● YOUR TASK
Using the data below, restate exactly every line from the one with "Отель Trocadéro комната для гостей фото 5" up to and including the one with "- True Food". No picture belongs in it.

● DATASET
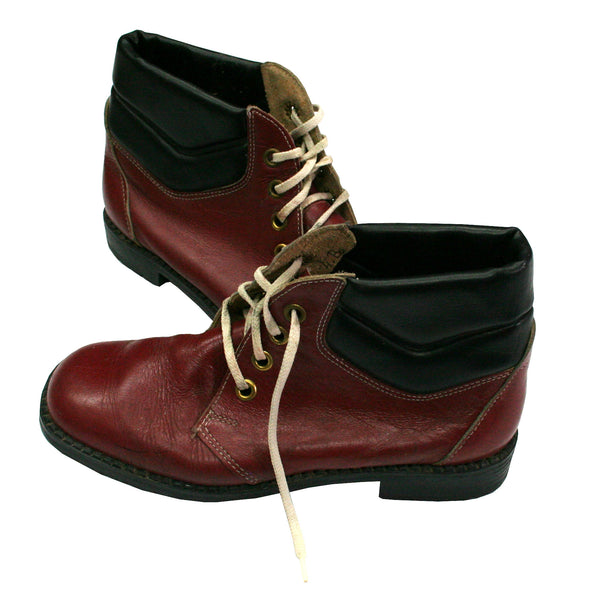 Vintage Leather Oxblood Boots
...
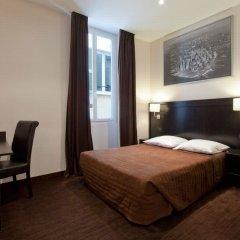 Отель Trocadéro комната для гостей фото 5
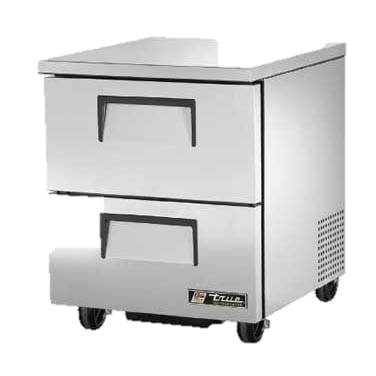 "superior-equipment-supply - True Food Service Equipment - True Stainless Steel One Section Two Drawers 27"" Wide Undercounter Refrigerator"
==
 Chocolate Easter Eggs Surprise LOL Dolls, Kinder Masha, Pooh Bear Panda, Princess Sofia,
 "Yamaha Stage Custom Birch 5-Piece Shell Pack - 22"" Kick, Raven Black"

● EXERCISE SOLUTION
 Отель Trocadéro комната для гостей фото 5
 "superior-equipment-supply - True Food Service Equipment - True Stainless Steel One Section Two Drawers 27"" Wide Undercounter Refrigerator"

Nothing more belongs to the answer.